== DATA RECORDS

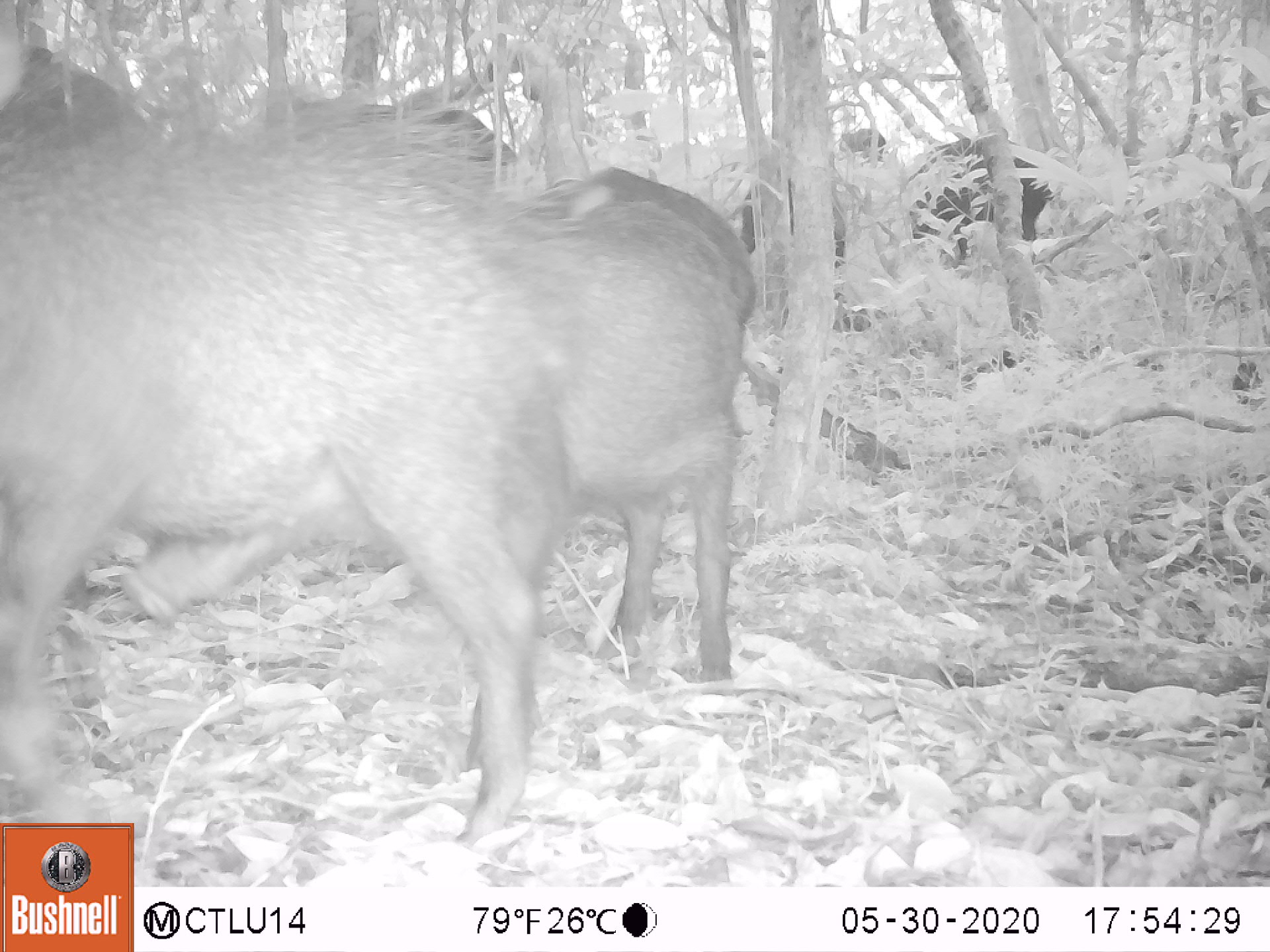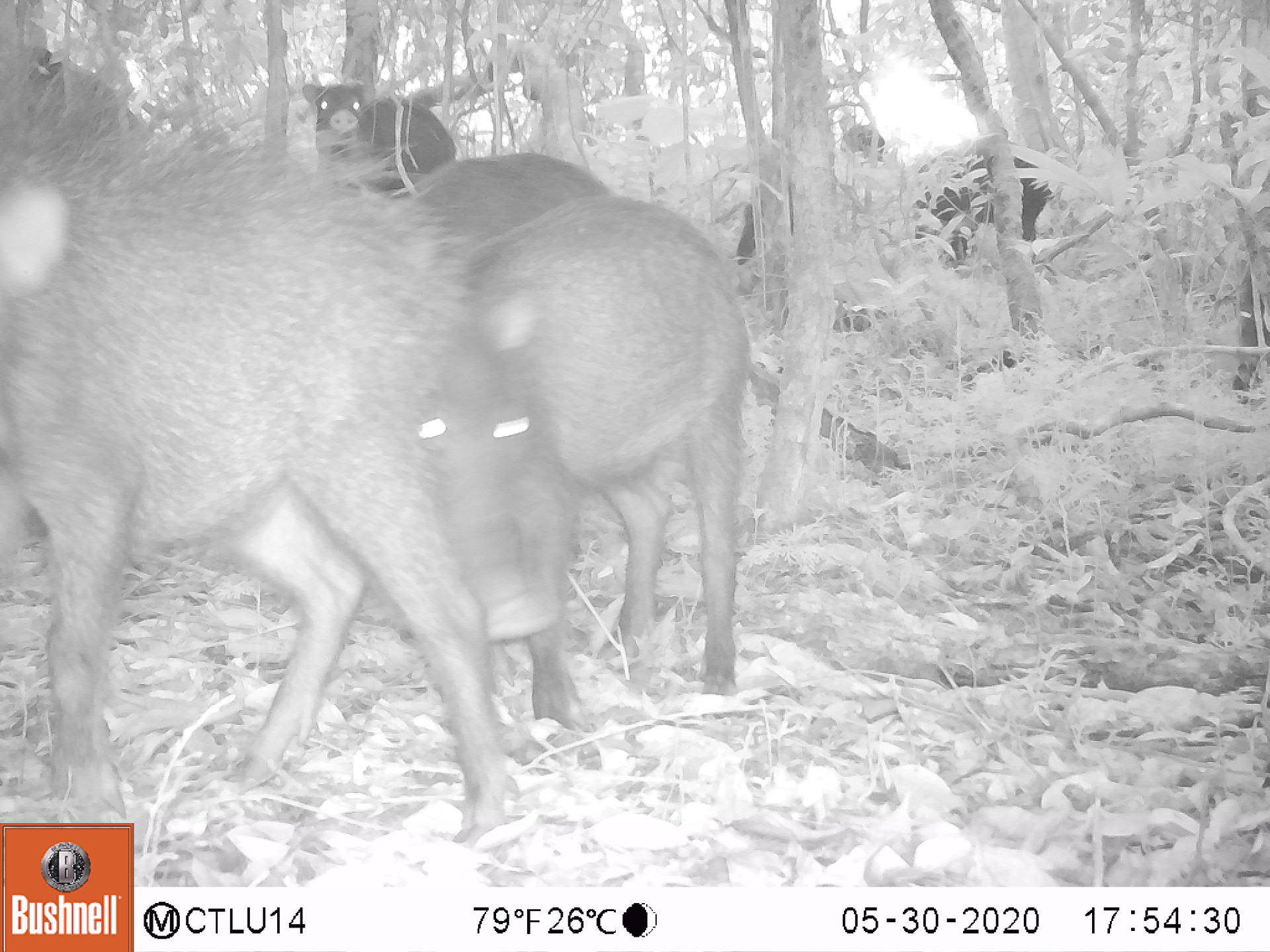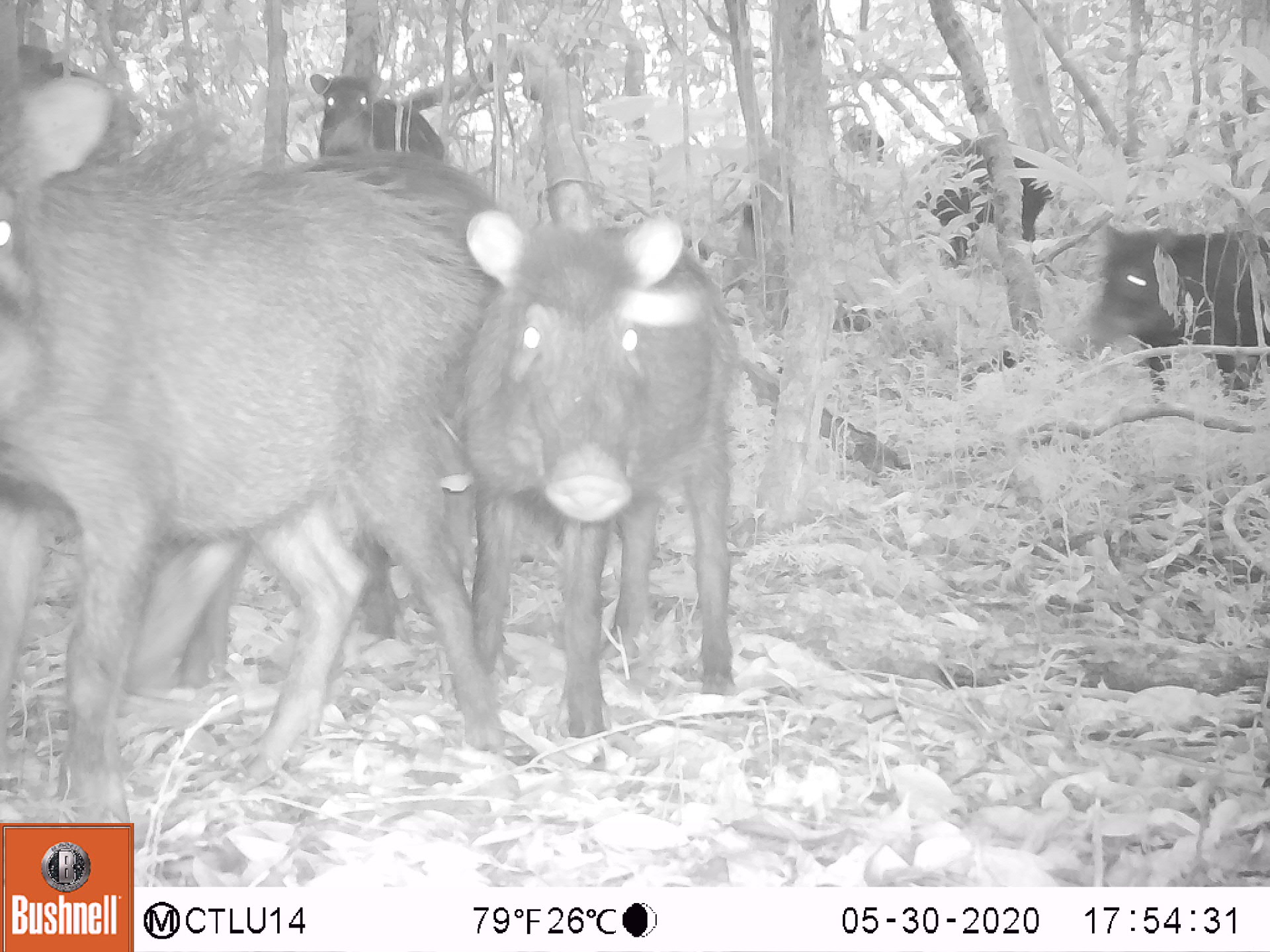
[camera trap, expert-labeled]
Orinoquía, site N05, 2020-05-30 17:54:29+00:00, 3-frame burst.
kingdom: Animalia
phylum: Chordata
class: Mammalia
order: Artiodactyla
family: Tayassuidae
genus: Tayassu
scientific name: Tayassu pecari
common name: white-lipped peccary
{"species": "white-lipped peccary (Tayassu pecari)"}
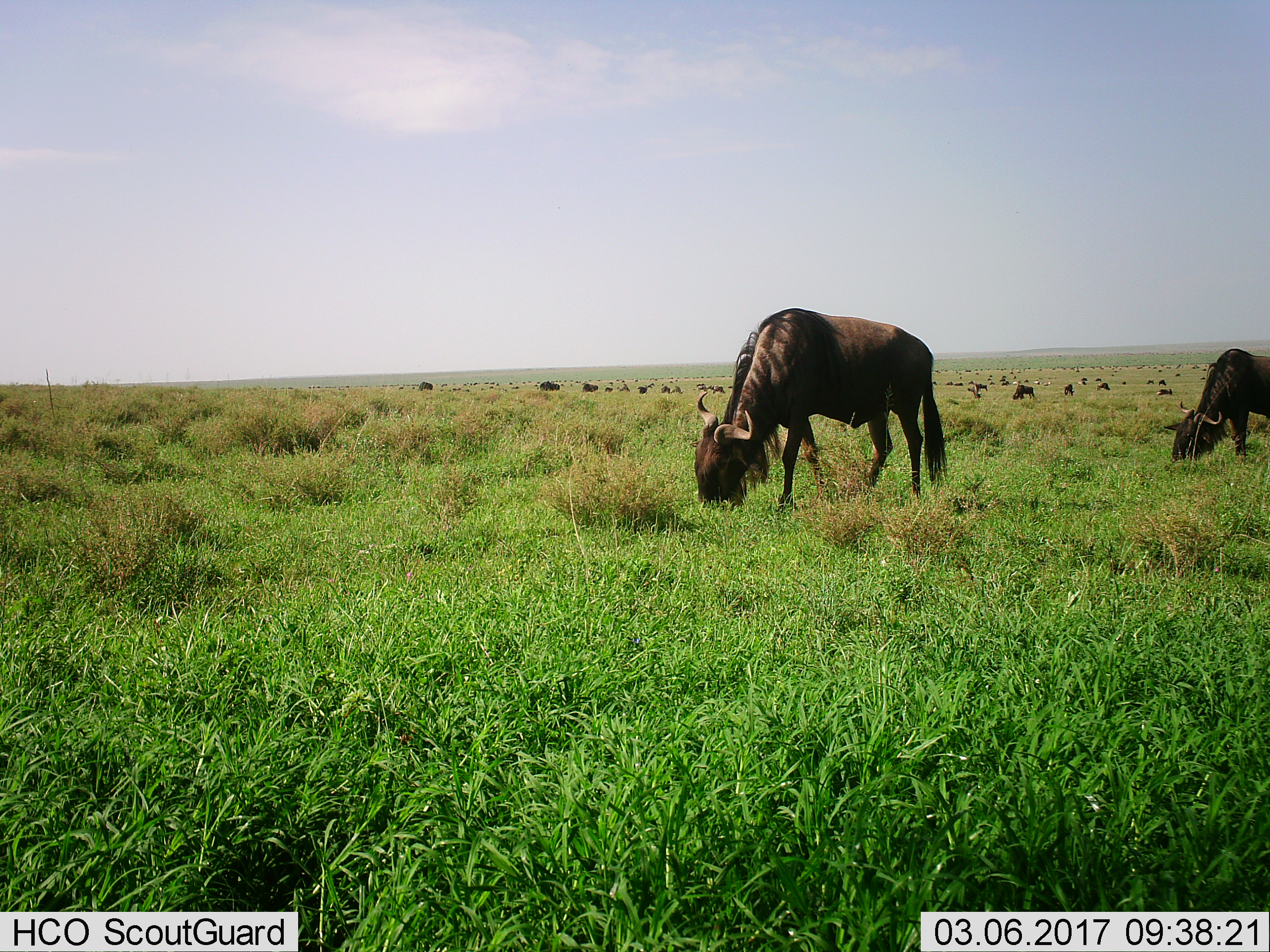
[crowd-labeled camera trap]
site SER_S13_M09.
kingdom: Animalia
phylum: Chordata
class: Mammalia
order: Artiodactyla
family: Bovidae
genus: Connochaetes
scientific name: Connochaetes taurinus taurinus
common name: blue wildebeest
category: wildebeestblue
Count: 51+.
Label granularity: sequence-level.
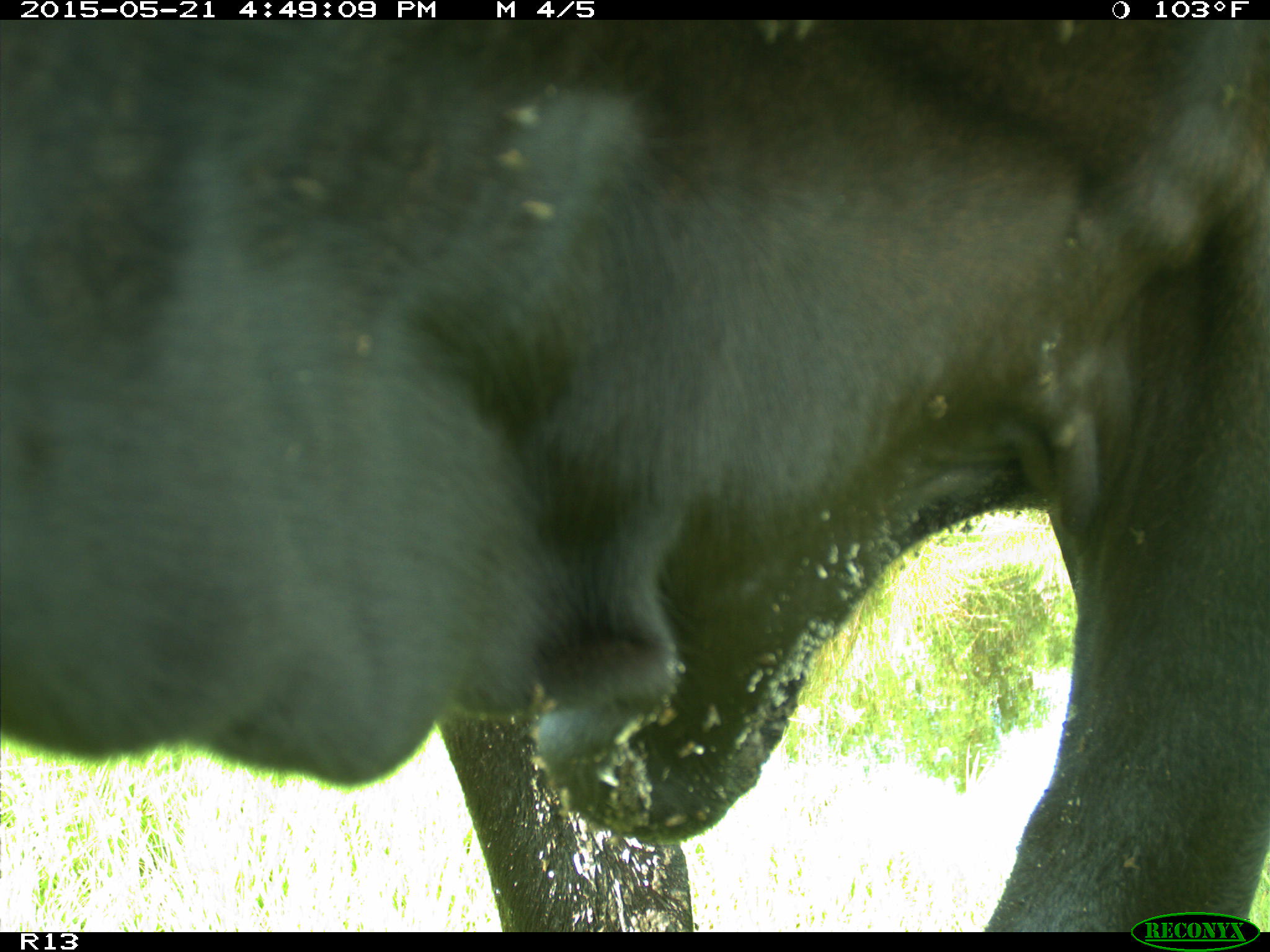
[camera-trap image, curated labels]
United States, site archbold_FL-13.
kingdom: Animalia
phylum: Chordata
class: Mammalia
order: Artiodactyla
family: Bovidae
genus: Bos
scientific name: Bos taurus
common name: domestic cow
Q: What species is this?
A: Bos taurus (domestic cow).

====

WORK TO BE COMPLETED :: Nothing but the records above, retyped exactly and stripped of images, should appear in the answer.

YOUR RESPONSE ::
[camera trap, expert-labeled]
Orinoquía, site N05, 2020-05-30 17:54:29+00:00, 3-frame burst.
kingdom: Animalia
phylum: Chordata
class: Mammalia
order: Artiodactyla
family: Tayassuidae
genus: Tayassu
scientific name: Tayassu pecari
common name: white-lipped peccary
{"species": "white-lipped peccary (Tayassu pecari)"}
[crowd-labeled camera trap]
site SER_S13_M09.
kingdom: Animalia
phylum: Chordata
class: Mammalia
order: Artiodactyla
family: Bovidae
genus: Connochaetes
scientific name: Connochaetes taurinus taurinus
common name: blue wildebeest
category: wildebeestblue
Count: 51+.
Label granularity: sequence-level.
[camera-trap image, curated labels]
United States, site archbold_FL-13.
kingdom: Animalia
phylum: Chordata
class: Mammalia
order: Artiodactyla
family: Bovidae
genus: Bos
scientific name: Bos taurus
common name: domestic cow
Q: What species is this?
A: Bos taurus (domestic cow).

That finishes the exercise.